Lamborghini war im Sonntagsrennen des ADAC GT Masters in der Motorsport Arena Oschersleben das Maß der Dinge: Mirko Bortolotti (28/I) und Andrea Caldarelli (28/I, beide ORANGE1 by GRT Grasser) siegten mit 1,8 Sekunden Vorsprung vor ihren Markenkollegen Rolf Ineichen (29/I) und Christian Engelhart (30/Wolnzach, beide GRT Grasser Racing Team). Als Dritte holten Dominik Schwager (41/München) und Luca Ludwig (29/Bonn, beide HB Racing) den ersten Podestplatz für den in diesem Jahr in der "Liga der Supersportwagen" debütierenden Ferrari 488 GT3. "Das war perfekt", freute sich Sieger Bortolotti. "Die Leistung war richtig gut. Wir haben keine Fehler gemacht und sind sehr zufrieden."

Lamborghini-Duo behauptet Führung
 
Das zweite Saisonrennen stand vor mehr als 25.000 Zuschauern (am Wochenende) ganz im Zeichen der beiden Lamborghini Huracán, die sich bereits im Qualifying die ersten beiden Positionen gesichert hatten. Polesetter Christian Engelhart verteidigte beim Start gegen Markenkollege Andrea Caldarelli die Führung. Während die Reihenfolge an der Spitze bis zu Pflichtboxenstopps zur Rennmitte gleich blieb, setzte sich das Duo stetig von den Verfolgern ab.

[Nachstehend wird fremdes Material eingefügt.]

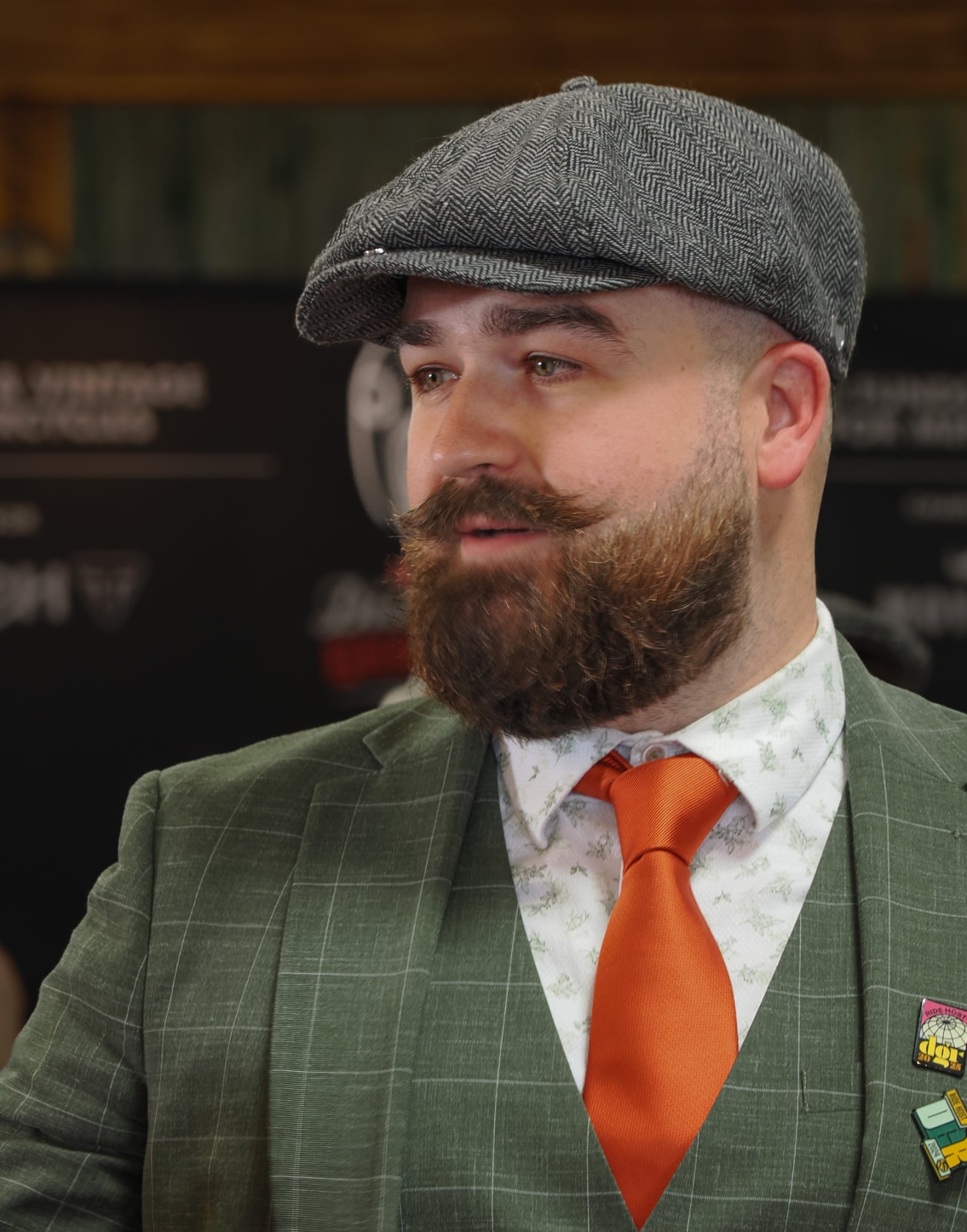 The image features a light-skinned man with a full beard and mustache, wearing a gray herringbone newsboy cap, a green plaid suit jacket, a patterned shirt, and a striking orange tie. He has "Ride Host" and "Dor" lapel pins. The background is dark. The shot is a medium shot.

Doch kurz nachdem Rolf Ineichen von Engelhart und Mirko Bortolotti von Caldarelli übernommen hatten, wechselte die Führung: Bortolotti ging in Runde 23 am Markenkollegen vorbei und eroberte den ersten Platz. Auch danach dominierten die beiden Lamborghini das Rennen. Bis zum Einsatz des Safety-Cars zur Bergung des Mercedes-AMG von Kim-Luis Schramm (20/Ilmenau) hatten sie bereits einen Vorsprung von rund zehn Sekunden auf die Verfolger herausgefahren. Bortolotti gelang danach ein problemloser Sieg und sah 1,8 Sekunden vor Ineichen die Zielflagge. Für Bortolotti war es der dritte Sieg im ADAC GT Masters, für seinen neuen Teamkollegen Caldarelli der erste. Ineichen sicherte sich als Zweiter den Sieg in der Pirelli-Trophy-Wertung.